**Excerpted text:**
===============

Web Search

Use these tools to search the public web, query paid search APIs, access Google- or Baidu-oriented results, or point agents at a self-hosted SearXNG instance.

What This Page Covers

This page documents the built-in tools in the web-search group. Use these tools when you need general web discovery, current-events search, answer-style search APIs, Google or Baidu specific results, or a self-hosted metasearch backend.

Tools On This Page

[duckduckgo] - No-key DuckDuckGo-backed web and news search through the shared DDGS backend.
[googlesearch] - No-key Google-backed web and news search through the shared DDGS backend.
[baidusearch] - No-key Baidu search tuned for Chinese-language discovery.
[tavily] - API-backed current-information search with optional answer, context, and URL extraction modes.
[exa] - API-backed research search with content fetching, similar-page lookup, answers, and deep research tasks.
[serpapi] - API-backed Google and YouTube SERP access.
[serper] - API-backed Google web, news, and scholar search plus lightweight webpage scraping.
[searxng] - Self-hosted SearXNG search across web, images, maps, music, science, news, and video.
[linkup] - API-backed web search that can return either raw search results or sourced answers.

===============

**Study questions:**
1. Summarize the web-search tools page in two sentences.
2. Pick up the web-search tools page after its last line and write what comes next.

**Data below:**
===============

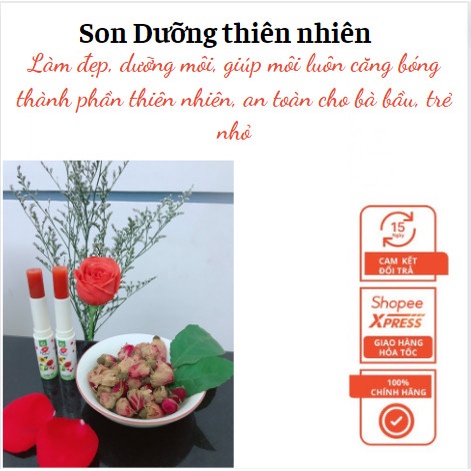 Son dưỡng thiên Nhiên Hoàn Mỹ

===============

**Answers to this exercise:**
1. The page documents the built-in tools in the web-search group, which serve general web discovery, current-events search, answer-style search APIs, Google- or Baidu-specific results, and a self-hosted metasearch backend. It lists no-key DuckDuckGo, Google, and Baidu search tools, the API-backed services Tavily, Exa, SerpApi, Serper, and Linkup, and a self-hosted SearXNG option.

2.
Common Setup Notes

duckduckgo, googlesearch, and baidusearch are setup_type: none, so they work out of the box once their optional Python dependencies are available. tavily, exa, serpapi, serper, and linkup are status=requires_config and are intended to be configured with a stored api_key. searxng is also status=requires_config, but it needs a reachable host URL instead of an API key. None of the tools on this page declare an auth_provider, and src/mindroom/api/integrations.py currently only exposes Spotify OAuth routes, so these tools use ordinary tool credentials or SDK environment variables rather than a dedicated dashboard OAuth flow. Password fields such as api_key should be stored through the dashboard or credential store instead of inline YAML. Current upstream SDKs also support environment variables such as TAVILY_API_KEY, TAVILY_API_BASE_URL, EXA_API_KEY, SERP_API_KEY, SERPER_API_KEY, and LINKUP_API_KEY. Missing optional dependencies can auto-install at first use unless MINDROOM_NO_AUTO_INSTALL_TOOLS=1 is set. duckduckgo and googlesearch are the simplest no-key defaults for general search and basic news lookups. baidusearch is the better fit when you want Baidu indexing or Chinese-language defaults. tavily and linkup are useful when you want answer-oriented search output instead of only result lists. exa is the deepest research option on this page when you need domain filters, date filters, content fetches, find-similar, or a long-running research task. serpapi and serper are Google-focused paid APIs, with serpapi covering Google and YouTube verticals and serper covering Google web, news, scholar, and a scrape endpoint. searxng is the best fit when you control your own search stack or want SearXNG categories such as images, maps, music, science, and video.

[`duckduckgo`]

duckduckgo is the simplest built-in web search option for general search and news without any API key setup.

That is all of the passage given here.